Afin de mesurer la difficulté des conditions de travail, le Syndicat de la magistrature (SM) a envoyé en 2018 à l’ensemble des membres du corps un questionnaire, dont les résultats paraissent en 2019.
La constitution de cette souffrance en problème public atteint son paroxysme dans la tribune évoquée en introduction, signée d’abord par plus de 3000 magistrat·e·s et fonctionnaires de greffe. Montrant en quoi le suicide d’une juge placée de 29 ans dans le nord de la France a des causes professionnelles, les auteurs concluent que « [la] justice souffre de cette logique de rationalisation qui déshumanise […] ».
Cette montée en généralité ne doit pas faire oublier la réalité quotidienne de ces conditions de travail, sur laquelle il est nécessaire de revenir le plus précisément possible.
Un débordement généralisé
Notre enquête montre en premier lieu la prévalence du « débordement » du travail. Hors périodes d’astreinte et de permanence, plus de 40 % des magistrats ayant répondu à notre questionnaire disent travailler en soirée au moins plusieurs fois par semaine ; 72 % affirment ne pas réussir à prendre l’ensemble de leurs congés, et près de 80 % déclarent travailler le week-end au moins une fois par mois.
La magistrature s’inscrit ainsi dans la catégorie plus générale des cadres, qui, selon la dernière enquête de l’Insee, en 2021, sont 36 % à avoir déclaré travailler au moins une fois le soir (contre 23 % pour l’ensemble des salariés), 29 % le samedi et 16 % le dimanche.
L’analyse des entretiens montre que ce débordement est composé de deux éléments. En premier lieu, le temps du soir et du week-end est consacré à « écluser » (prendre une décision, formuler une proposition de jugement, etc.). De fait, le travail semble ne jamais s’arrêter, du côté du siège comme du parquet (les magistrats du siège – les juges – sont chargés de dire le droit en rendant des décisions de justice. Les magistrats du parquet – les procureurs – ont pour fonction de requérir l’application de la loi. Ils défendent l’intérêt public et sont partis au procès) : les dossiers s’accumulent, et la « pile » est toujours renouvelée.
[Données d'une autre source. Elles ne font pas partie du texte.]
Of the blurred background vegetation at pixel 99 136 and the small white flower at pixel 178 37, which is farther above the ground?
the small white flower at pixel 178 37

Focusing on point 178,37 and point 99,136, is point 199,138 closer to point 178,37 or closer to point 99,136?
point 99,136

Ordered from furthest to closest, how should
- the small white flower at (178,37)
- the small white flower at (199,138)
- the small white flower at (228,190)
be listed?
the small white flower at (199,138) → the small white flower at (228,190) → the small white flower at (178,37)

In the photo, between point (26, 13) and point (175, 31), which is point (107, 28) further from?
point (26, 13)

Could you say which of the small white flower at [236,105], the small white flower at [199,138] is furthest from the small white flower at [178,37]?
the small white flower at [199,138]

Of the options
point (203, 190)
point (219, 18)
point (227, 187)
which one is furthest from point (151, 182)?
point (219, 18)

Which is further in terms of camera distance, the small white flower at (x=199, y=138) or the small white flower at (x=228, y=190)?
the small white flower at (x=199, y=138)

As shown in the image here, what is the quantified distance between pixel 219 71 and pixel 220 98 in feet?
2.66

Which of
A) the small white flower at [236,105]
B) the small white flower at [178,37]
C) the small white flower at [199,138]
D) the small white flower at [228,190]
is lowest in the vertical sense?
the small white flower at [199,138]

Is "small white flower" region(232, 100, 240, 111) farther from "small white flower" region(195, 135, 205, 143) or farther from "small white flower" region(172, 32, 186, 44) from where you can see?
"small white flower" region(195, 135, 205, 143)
Le débordement du temps de travail rend possible par ailleurs l’activité de la réflexion longue et de la rédaction. Rédiger les jugements nécessite de se soustraire aux urgences. Pour les magistrats·e·s du siège, les moments ouvrés de la semaine sont souvent ceux des audiences qui se prolongent ou se succèdent, et seuls les soirs, les week-ends ou les congés permettent cette prise de distance.